Scheme 1. Construction of an oxazole ring using α-isocyanoacetamide.
Results and discussion
Our investigation began with the addition of a dl-phenylalanine derived α-isocyanoacetamide (2a) to methyl 2-benzylidenemalonate (1a), as a model reaction used to optimize the reaction conditions. Initially, various chiral N,N′-dioxide ligands complexing with Mg(OTf)2 were evaluated (Table 1, entries 1–3). The results suggest that l-ramipril derived l-RaPr2 exhibited superior reactivity compared with l-proline derived l-PrPr2 and l-pipecolic acid derived l-PiPr2, and the desired product 3aa was obtained in 99% yield with 82% ee (entry 3 vs. entries 1 and 2). Decreasing the reaction temperature to 0 °C resulted in a dramatic loss of reactivity but a slight improvement of the enantioselectivity (63% yield and 86% ee; entry 4). In order to improve the reactivity, the structure of the α-isocyanoacetamide was then examined (entries 5–8). With an increase of the steric hindrance of the α-substituent on the isocyanoacetamide, a positive effect was observed (entry 5). Efficient product formation was also observed by applying a sterically demanding dl-tert-leucine derived α-isocyanoacetamide (2e; entry 8), furnishing the corresponding 5-aminooxazole 3ae in 75% yield with 92% ee. Importantly, the yield improved noticeably to 91% with retention of the enantioselectivity when the reaction was carried out with a slight excess amount of the metal salt (entry 9). We also found that the catalytic system was insensitive to both atmospheric oxygen and moisture, making the catalytic system practical. Therefore, the optimized conditions were determined as Mg(OTf)2/l-RaPr2 as the catalyst in CH2Cl2 at 0 °C for 72 h.

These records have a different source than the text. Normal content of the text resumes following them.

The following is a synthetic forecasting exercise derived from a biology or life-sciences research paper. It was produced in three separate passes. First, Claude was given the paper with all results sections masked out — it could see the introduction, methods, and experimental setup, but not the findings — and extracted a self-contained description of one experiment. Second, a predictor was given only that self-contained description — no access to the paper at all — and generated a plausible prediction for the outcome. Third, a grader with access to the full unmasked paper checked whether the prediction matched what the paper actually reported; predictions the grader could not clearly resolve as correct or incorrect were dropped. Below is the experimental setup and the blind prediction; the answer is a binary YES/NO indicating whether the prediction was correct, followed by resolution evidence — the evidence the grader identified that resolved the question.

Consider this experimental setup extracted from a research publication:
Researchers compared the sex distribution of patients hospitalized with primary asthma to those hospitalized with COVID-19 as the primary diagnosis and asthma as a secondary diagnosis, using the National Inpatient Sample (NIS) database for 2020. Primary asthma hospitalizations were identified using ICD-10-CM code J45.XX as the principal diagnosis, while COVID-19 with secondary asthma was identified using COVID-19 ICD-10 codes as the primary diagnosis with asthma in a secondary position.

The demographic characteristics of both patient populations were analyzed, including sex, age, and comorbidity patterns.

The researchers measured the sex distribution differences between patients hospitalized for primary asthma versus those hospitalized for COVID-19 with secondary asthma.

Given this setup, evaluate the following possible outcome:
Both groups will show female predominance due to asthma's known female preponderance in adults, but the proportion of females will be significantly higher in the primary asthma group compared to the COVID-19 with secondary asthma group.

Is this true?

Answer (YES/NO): NO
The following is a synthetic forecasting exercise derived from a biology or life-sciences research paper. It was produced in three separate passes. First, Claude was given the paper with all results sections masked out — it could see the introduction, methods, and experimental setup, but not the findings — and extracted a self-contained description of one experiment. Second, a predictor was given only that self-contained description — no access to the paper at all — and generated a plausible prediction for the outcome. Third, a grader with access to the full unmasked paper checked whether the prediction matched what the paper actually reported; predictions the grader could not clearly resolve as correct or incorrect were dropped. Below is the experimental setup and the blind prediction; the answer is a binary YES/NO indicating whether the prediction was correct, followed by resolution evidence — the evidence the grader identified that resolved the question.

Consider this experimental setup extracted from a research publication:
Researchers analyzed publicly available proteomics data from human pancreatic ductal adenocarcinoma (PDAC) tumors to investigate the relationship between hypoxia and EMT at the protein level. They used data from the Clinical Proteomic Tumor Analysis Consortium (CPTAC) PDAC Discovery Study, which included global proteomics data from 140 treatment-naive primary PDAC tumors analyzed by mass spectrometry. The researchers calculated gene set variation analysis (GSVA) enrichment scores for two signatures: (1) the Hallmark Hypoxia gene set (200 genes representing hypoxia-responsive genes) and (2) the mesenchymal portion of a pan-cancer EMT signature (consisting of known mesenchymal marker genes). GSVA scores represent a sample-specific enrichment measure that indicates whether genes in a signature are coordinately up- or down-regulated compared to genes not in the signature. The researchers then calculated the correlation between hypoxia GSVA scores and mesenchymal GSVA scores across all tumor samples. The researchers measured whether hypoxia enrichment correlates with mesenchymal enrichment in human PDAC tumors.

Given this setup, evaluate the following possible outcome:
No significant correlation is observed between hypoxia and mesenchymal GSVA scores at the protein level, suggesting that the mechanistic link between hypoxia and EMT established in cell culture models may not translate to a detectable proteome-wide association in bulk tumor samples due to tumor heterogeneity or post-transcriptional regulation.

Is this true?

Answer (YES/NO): NO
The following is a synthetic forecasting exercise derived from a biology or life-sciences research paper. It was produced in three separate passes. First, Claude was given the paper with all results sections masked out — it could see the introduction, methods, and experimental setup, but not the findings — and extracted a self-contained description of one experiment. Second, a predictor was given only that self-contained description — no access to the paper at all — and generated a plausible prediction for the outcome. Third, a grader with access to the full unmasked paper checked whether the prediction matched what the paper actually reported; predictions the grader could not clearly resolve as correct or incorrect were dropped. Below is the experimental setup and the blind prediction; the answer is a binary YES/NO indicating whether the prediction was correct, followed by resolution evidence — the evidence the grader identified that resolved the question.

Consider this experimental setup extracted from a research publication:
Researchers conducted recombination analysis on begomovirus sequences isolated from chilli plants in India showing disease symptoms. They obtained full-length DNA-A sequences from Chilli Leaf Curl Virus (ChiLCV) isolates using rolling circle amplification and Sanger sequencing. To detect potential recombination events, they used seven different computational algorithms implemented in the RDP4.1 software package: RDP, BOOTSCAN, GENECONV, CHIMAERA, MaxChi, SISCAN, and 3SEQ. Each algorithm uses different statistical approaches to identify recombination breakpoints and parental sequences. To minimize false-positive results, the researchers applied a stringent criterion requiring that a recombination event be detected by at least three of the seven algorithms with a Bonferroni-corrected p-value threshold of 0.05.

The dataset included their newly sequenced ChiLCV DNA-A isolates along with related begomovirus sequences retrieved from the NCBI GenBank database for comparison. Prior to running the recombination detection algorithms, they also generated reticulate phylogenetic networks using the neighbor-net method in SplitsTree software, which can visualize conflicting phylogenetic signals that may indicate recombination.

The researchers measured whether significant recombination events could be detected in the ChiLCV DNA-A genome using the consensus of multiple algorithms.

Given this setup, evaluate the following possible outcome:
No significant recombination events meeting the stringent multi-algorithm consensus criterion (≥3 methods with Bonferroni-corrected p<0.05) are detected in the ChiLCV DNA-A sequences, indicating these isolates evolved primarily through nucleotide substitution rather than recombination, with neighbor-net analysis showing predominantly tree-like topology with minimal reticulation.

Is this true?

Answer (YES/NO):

Table 1. Optimization of the reaction conditions.
| ||||||
| Entry a | Ligand | R | T (°C) | t (h) | Yield b (%) | ee c (%) |
| 1 | l-PrPr2 | Bn (2a) | 30 | 24 | 72 | 76 |
| 2 | l-PiPr2 | Bn (2a) | 30 | 24 | 93 | 70 |
| 3 | l-RaPr2 | Bn (2a) | 30 | 24 | 99 | 82 |
| 4 | l-RaPr2 | Bn (2a) | 0 | 48 | 63 | 86 |
| 5 | l-RaPr2 | Ph (2b) | 0 | 48 | 86 | 87 |
| 6 | l-RaPr2 | Me (2c) | 0 | 72 | 61 | 86 |
| 7 | l-RaPr2 | iPr (2d) | 0 | 72 | 91 | 89 |
| 8 | l-RaPr2 | tBu (2e) | 0 | 72 | 75 | 92 |
| 9 d | l-RaPr2 | tBu (2e) | 0 | 72 | 91 | 92 |
aUnless specified otherwise, reactions were performed with Mg(OTf)2/L (1 : 1, 10 mol%), 1a (0.1 mmol) and 2 (0.15 mmol) in 1.0 mL CH2Cl2.
bIsolated yield.
cDetermined using HPLC analysis with a chiral stationary phase.
dReaction was carried out with Mg(OTf)2/l-RaPr2 (1.2 : 1, 10 mol%).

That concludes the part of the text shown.